- **WORK INSTRUCTIONS**
Will you write out all the entries below exactly?

- **RECORDS TO PROCESS**

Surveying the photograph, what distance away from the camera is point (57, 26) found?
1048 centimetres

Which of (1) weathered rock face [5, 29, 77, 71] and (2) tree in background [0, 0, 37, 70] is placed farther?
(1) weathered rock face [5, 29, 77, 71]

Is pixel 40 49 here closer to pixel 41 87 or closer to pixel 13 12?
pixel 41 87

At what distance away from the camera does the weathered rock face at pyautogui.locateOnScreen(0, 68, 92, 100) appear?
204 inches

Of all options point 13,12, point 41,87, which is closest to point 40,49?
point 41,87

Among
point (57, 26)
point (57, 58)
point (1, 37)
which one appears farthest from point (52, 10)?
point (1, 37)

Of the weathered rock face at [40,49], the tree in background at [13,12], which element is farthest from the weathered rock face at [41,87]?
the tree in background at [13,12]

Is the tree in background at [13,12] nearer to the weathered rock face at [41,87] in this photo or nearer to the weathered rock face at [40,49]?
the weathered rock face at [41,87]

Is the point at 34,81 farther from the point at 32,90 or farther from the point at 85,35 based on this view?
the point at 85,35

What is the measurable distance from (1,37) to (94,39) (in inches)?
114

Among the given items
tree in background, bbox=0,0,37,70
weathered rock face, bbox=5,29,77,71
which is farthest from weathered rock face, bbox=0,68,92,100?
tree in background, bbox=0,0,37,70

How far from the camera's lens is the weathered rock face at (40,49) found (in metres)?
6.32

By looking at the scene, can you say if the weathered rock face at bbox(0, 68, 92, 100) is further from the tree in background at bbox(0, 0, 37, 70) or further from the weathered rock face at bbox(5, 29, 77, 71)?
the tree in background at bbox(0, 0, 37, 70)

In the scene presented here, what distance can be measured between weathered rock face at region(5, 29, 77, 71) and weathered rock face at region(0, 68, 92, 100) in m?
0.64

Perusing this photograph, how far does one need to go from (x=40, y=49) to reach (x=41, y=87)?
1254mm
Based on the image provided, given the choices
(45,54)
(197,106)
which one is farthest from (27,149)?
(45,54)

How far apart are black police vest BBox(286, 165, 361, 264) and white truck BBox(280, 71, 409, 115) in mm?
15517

- **TASK RESPONSE**
Surveying the photograph, what distance away from the camera is point (57, 26) found?
1048 centimetres

Which of (1) weathered rock face [5, 29, 77, 71] and (2) tree in background [0, 0, 37, 70] is placed farther?
(1) weathered rock face [5, 29, 77, 71]

Is pixel 40 49 here closer to pixel 41 87 or closer to pixel 13 12?
pixel 41 87

At what distance away from the camera does the weathered rock face at pyautogui.locateOnScreen(0, 68, 92, 100) appear?
204 inches

Of all options point 13,12, point 41,87, which is closest to point 40,49?
point 41,87

Among
point (57, 26)
point (57, 58)
point (1, 37)
which one appears farthest from point (52, 10)?
point (1, 37)

Of the weathered rock face at [40,49], the tree in background at [13,12], which element is farthest from the weathered rock face at [41,87]?
the tree in background at [13,12]

Is the tree in background at [13,12] nearer to the weathered rock face at [41,87] in this photo or nearer to the weathered rock face at [40,49]?
the weathered rock face at [41,87]

Is the point at 34,81 farther from the point at 32,90 or farther from the point at 85,35 based on this view?
the point at 85,35

What is the measurable distance from (1,37) to (94,39) (in inches)?
114

Among the given items
tree in background, bbox=0,0,37,70
weathered rock face, bbox=5,29,77,71
which is farthest from weathered rock face, bbox=0,68,92,100?
tree in background, bbox=0,0,37,70

How far from the camera's lens is the weathered rock face at (40,49) found (in metres)?
6.32

By looking at the scene, can you say if the weathered rock face at bbox(0, 68, 92, 100) is further from the tree in background at bbox(0, 0, 37, 70) or further from the weathered rock face at bbox(5, 29, 77, 71)?
the tree in background at bbox(0, 0, 37, 70)

In the scene presented here, what distance can be measured between weathered rock face at region(5, 29, 77, 71) and weathered rock face at region(0, 68, 92, 100) in m?
0.64

Perusing this photograph, how far does one need to go from (x=40, y=49) to reach (x=41, y=87)?
1254mm
Based on the image provided, given the choices
(45,54)
(197,106)
which one is farthest from (27,149)?
(45,54)

How far apart are black police vest BBox(286, 165, 361, 264) and white truck BBox(280, 71, 409, 115) in mm?
15517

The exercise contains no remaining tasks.